Tucker Perkins [00:36:12] And the podcast this time, because we’ll talk carbon capture to meteorology, to fish into fusion, to, you know, just you do pick it, we’re talking about it. A lot of talk about environmental equity and justice in ways that I think people can understand. So that podcast is found where most people find their podcast called Path to Zero. You can also find it at our website and we’re really trying to make maybe a place for everyone to go to learn more about. Renewable propane and unfortunately that website’s called propane. Com And while we love to talk to builders or forklift operators or fleets, the truth is we can also talk to people who are interested in this environmental conversation. There’s a there’s a tab there about for the environment. And we’re just we’re trying this to redo that website a bit now to make some of these conversations a little bit more prominent now. And again, we clearly have a point of view, but it’s a place for people to go and learn and and maybe interact with us a bit about different points of view. And we have as long as we are all in the same goal of improving the climate, improving our health and doing it in ways that we can afford and where I want to be a part of that solution, that’s where we are.

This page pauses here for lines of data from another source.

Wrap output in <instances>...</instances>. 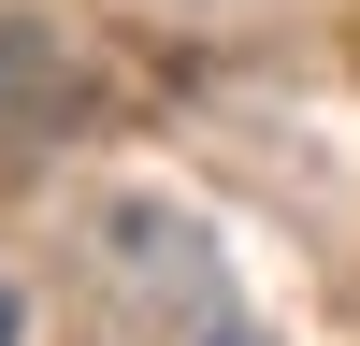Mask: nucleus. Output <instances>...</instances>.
I'll list each match as a JSON object with an SVG mask.
<instances>
[{
  "label": "nucleus",
  "instance_id": "f03ea898",
  "mask_svg": "<svg viewBox=\"0 0 360 346\" xmlns=\"http://www.w3.org/2000/svg\"><path fill=\"white\" fill-rule=\"evenodd\" d=\"M72 115H86V58H72V29L0 15V144H58Z\"/></svg>",
  "mask_w": 360,
  "mask_h": 346
},
{
  "label": "nucleus",
  "instance_id": "f257e3e1",
  "mask_svg": "<svg viewBox=\"0 0 360 346\" xmlns=\"http://www.w3.org/2000/svg\"><path fill=\"white\" fill-rule=\"evenodd\" d=\"M101 303H115V346H274L245 317V288H231L217 231L159 188L101 202Z\"/></svg>",
  "mask_w": 360,
  "mask_h": 346
},
{
  "label": "nucleus",
  "instance_id": "7ed1b4c3",
  "mask_svg": "<svg viewBox=\"0 0 360 346\" xmlns=\"http://www.w3.org/2000/svg\"><path fill=\"white\" fill-rule=\"evenodd\" d=\"M0 346H29V317H15V288H0Z\"/></svg>",
  "mask_w": 360,
  "mask_h": 346
}]
</instances>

Stuart Turley [00:37:28] [00:37:28]In that call. Now. How do people get a hold of you for public speaking or for things like that? Or who do they get a hold of at your group? [8.0s]

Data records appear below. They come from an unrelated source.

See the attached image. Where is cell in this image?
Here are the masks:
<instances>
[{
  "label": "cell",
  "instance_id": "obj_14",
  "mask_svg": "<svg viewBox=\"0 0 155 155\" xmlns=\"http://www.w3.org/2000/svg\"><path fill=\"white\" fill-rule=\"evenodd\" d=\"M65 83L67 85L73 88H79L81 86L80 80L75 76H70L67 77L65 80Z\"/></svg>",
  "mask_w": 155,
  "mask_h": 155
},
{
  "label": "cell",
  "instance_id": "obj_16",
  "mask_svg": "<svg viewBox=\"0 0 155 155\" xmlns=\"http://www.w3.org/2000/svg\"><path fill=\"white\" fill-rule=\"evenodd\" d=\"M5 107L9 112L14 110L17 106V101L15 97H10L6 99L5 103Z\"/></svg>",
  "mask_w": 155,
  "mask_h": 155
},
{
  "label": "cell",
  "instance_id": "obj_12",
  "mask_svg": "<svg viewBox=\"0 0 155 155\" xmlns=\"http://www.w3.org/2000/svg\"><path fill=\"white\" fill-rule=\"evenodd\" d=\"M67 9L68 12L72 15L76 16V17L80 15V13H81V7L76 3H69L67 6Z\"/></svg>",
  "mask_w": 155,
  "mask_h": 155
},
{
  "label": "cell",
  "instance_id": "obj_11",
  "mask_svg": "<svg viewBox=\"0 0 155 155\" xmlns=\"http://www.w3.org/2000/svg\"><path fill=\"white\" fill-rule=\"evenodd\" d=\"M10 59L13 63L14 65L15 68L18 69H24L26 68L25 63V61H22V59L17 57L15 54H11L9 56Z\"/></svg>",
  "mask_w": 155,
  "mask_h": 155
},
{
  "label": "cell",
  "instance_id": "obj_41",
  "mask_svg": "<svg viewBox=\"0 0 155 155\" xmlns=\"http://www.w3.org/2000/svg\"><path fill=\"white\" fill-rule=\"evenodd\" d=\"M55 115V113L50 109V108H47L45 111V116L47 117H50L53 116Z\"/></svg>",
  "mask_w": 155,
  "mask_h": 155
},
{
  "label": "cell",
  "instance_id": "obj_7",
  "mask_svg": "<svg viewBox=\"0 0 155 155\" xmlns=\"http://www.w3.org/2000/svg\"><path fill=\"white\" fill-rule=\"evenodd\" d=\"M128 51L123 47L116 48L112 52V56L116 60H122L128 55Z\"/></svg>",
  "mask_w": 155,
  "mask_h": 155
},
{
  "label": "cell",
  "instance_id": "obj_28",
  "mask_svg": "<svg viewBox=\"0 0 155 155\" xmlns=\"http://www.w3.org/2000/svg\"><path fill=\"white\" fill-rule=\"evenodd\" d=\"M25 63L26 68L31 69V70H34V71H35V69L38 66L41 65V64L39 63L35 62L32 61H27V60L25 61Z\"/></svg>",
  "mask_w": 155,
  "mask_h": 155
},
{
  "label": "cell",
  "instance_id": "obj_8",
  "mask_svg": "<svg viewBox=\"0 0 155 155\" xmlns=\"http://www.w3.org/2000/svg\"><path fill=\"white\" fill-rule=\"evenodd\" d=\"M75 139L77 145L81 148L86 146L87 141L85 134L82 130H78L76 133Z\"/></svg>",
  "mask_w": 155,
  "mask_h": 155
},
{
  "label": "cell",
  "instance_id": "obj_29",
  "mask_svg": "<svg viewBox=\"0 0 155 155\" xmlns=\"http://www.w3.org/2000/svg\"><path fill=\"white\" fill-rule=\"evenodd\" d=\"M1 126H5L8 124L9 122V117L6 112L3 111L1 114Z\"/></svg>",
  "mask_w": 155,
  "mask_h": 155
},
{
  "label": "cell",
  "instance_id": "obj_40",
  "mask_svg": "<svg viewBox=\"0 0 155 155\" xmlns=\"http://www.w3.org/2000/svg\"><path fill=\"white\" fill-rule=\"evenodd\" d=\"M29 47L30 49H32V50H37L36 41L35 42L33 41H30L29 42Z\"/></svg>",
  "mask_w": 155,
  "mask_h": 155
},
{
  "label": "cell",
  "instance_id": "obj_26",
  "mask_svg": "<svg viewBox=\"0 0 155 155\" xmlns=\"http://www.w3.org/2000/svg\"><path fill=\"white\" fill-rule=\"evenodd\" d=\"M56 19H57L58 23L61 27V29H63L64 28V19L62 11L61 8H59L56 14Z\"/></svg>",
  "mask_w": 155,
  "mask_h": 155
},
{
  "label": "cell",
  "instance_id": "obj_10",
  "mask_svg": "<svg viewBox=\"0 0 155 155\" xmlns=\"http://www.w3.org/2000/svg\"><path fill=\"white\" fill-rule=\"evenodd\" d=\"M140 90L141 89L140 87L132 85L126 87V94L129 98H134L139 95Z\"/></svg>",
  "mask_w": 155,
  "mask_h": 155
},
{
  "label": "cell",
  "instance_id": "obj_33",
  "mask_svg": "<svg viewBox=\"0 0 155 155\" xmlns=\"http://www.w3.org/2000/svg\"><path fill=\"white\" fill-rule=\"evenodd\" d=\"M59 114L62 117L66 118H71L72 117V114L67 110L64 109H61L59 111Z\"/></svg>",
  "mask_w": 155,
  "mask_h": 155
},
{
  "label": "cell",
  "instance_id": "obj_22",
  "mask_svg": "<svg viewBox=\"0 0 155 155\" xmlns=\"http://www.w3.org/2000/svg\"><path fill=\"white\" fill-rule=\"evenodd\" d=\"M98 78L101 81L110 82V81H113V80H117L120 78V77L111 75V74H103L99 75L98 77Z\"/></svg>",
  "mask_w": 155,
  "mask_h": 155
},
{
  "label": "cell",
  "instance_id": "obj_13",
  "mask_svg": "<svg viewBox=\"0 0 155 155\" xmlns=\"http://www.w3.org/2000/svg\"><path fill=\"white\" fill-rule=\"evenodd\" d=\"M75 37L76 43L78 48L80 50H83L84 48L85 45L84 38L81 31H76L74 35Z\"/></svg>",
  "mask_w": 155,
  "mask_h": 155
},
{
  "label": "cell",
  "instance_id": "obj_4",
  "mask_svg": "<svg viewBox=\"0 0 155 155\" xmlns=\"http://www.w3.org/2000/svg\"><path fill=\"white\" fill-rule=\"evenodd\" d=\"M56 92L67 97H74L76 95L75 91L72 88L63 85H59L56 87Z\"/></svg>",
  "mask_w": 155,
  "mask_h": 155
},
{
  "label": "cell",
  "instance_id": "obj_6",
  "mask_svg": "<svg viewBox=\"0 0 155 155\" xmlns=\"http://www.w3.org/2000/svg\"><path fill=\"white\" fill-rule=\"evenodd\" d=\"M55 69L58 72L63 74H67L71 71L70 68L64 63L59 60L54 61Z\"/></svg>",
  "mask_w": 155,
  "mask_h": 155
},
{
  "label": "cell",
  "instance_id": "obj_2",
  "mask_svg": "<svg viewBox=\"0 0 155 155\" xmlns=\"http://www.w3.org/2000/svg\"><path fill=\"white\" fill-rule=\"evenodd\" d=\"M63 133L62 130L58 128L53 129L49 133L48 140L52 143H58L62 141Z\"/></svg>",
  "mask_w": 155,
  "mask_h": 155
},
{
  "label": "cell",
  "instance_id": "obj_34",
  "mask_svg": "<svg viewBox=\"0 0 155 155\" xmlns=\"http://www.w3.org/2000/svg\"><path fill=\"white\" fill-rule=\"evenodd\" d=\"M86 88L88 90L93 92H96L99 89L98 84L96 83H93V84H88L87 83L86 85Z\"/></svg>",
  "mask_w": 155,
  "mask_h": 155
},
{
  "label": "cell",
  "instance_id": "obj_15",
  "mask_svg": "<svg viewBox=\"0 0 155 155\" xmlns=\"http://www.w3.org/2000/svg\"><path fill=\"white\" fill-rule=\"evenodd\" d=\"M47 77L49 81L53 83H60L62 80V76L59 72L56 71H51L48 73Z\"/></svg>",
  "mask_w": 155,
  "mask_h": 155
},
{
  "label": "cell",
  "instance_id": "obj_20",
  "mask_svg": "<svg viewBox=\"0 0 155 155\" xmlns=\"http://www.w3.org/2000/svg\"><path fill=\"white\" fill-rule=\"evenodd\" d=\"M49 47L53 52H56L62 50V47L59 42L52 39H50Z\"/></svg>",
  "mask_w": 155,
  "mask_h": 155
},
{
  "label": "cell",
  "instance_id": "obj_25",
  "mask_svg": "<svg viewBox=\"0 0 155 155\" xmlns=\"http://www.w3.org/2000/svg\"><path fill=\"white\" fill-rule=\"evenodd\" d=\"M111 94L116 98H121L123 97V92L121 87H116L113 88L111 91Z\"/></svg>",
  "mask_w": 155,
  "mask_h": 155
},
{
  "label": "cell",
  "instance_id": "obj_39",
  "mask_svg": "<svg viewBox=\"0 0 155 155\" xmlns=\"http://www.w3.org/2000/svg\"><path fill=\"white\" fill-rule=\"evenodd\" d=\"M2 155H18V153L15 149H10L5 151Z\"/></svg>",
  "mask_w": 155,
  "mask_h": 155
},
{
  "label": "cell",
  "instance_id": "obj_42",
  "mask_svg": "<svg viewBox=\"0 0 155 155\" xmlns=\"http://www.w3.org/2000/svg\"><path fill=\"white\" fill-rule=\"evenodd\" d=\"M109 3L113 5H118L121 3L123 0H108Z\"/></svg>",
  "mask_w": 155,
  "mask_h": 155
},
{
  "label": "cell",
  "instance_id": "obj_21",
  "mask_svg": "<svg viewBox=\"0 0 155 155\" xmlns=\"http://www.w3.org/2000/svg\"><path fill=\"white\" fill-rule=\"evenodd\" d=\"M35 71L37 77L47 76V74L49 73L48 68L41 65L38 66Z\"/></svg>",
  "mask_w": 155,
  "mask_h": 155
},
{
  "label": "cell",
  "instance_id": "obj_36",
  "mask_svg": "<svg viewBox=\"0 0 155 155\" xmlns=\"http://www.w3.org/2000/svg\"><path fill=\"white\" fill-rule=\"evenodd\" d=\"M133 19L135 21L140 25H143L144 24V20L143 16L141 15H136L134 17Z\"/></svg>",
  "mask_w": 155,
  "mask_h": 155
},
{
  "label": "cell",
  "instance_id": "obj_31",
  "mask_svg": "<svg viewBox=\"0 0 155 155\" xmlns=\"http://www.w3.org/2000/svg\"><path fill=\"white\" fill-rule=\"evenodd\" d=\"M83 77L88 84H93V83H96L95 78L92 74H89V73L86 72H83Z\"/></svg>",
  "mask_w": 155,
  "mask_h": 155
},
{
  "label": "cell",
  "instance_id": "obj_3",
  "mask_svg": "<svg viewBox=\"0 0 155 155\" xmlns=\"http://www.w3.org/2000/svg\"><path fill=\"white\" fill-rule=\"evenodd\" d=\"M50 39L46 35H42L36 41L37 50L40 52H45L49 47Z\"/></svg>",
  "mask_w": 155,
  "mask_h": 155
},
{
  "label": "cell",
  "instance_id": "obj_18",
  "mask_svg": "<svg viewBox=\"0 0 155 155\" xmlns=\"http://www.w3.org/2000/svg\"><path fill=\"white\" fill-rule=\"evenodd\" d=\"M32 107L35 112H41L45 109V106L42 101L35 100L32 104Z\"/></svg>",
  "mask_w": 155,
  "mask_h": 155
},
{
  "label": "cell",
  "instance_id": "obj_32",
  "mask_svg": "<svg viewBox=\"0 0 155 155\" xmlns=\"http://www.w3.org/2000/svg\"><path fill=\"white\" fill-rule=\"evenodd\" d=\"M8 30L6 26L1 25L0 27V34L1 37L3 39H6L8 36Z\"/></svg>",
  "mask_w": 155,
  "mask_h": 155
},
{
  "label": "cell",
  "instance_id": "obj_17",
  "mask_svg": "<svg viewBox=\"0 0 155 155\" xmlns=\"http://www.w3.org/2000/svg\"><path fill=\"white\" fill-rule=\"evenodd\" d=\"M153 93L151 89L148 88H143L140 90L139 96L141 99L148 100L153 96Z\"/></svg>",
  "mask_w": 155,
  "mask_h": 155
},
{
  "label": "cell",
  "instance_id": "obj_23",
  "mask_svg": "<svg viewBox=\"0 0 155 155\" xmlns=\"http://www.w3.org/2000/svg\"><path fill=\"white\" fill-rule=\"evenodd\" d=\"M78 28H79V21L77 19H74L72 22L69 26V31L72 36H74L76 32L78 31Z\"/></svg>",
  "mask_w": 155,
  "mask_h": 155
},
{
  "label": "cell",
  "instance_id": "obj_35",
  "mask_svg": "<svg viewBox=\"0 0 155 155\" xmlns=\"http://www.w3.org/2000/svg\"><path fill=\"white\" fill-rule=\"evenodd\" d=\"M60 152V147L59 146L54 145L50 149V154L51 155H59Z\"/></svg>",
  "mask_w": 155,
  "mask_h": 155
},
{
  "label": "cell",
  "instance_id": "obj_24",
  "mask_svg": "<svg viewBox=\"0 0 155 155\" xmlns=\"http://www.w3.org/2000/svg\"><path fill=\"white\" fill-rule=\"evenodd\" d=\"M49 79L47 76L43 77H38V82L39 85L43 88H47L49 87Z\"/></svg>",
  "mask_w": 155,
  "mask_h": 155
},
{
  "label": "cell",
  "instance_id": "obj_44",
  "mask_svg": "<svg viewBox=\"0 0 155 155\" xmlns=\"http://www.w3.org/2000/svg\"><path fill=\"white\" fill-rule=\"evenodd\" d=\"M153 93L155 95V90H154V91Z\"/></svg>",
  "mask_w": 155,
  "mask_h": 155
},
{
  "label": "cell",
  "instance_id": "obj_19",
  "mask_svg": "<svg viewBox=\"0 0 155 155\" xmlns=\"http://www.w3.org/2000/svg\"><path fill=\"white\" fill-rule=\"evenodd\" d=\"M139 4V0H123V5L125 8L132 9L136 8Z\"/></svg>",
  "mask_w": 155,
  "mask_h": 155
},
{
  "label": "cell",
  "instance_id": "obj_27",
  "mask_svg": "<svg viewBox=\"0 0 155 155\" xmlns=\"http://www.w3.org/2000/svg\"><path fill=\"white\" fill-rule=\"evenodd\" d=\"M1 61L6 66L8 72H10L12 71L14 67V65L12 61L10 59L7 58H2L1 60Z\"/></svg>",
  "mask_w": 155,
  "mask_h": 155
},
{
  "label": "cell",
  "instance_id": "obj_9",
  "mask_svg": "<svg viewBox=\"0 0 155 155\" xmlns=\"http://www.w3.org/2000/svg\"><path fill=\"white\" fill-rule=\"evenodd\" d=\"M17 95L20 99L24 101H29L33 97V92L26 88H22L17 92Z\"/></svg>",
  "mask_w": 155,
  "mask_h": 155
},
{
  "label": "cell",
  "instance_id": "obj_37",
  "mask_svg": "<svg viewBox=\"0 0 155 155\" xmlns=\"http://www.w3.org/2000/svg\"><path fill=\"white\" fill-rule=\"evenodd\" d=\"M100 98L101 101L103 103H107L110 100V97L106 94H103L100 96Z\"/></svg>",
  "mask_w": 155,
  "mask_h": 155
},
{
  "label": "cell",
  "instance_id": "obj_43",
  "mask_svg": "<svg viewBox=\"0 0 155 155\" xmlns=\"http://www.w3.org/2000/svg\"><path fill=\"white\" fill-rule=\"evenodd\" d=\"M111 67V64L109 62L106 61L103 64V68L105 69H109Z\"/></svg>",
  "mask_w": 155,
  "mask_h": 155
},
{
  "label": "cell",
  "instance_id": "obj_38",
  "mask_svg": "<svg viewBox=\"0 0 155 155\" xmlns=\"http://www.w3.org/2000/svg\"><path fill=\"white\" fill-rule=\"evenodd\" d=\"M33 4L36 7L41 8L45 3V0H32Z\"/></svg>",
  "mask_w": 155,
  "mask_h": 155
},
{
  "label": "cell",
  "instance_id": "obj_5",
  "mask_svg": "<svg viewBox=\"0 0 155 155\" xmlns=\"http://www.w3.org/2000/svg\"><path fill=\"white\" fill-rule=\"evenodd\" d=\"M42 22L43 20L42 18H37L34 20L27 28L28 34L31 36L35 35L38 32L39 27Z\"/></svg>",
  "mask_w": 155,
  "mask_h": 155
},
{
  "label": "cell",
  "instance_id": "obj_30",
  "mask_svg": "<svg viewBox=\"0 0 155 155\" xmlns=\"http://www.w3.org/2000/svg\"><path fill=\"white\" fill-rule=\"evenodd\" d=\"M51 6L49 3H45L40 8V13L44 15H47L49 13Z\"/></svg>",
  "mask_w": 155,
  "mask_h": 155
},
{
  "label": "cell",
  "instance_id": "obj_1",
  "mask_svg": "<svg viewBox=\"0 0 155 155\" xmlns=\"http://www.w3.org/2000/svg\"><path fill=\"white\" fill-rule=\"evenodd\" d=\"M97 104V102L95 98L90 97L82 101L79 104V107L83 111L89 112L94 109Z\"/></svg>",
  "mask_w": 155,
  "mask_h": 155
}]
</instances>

Tucker Perkins [00:37:37] Well, I think they can certainly find if they go to propane dot com, they can certainly find all kinds of ways to get to me. So that’s fine then I’ll leave it at that. But I mean, we’re we are we really are speaking all over the country and listening. And, you know, we appear at conferences quite regularly, sometimes as a speaker and sometimes just as in the audience to listen. And it’s a it’s a lovely journey, one I’m proud to be given an opportunity to do it because the conversation is nowhere near, even in the first inning. Right. We know where we are, you know, starting to think about the World Series. We’ll use our baseball analogy. We we are hardly in the top of the first inning.

Stuart Turley [00:38:22] I would agree. But I applaud you and your your humanitarian view of energy, because I think it’s all about elevating humanity out of poverty through energy. [00:38:35]So thank you very much for coming on the podcast. [1.9s]

Tucker Perkins [00:38:39] Billy. It’s always just a pleasure. Make me feel better at the end of the conversation than when I start. Thank you.

Stuart Turley [00:38:45] I wish I could do that to my wife.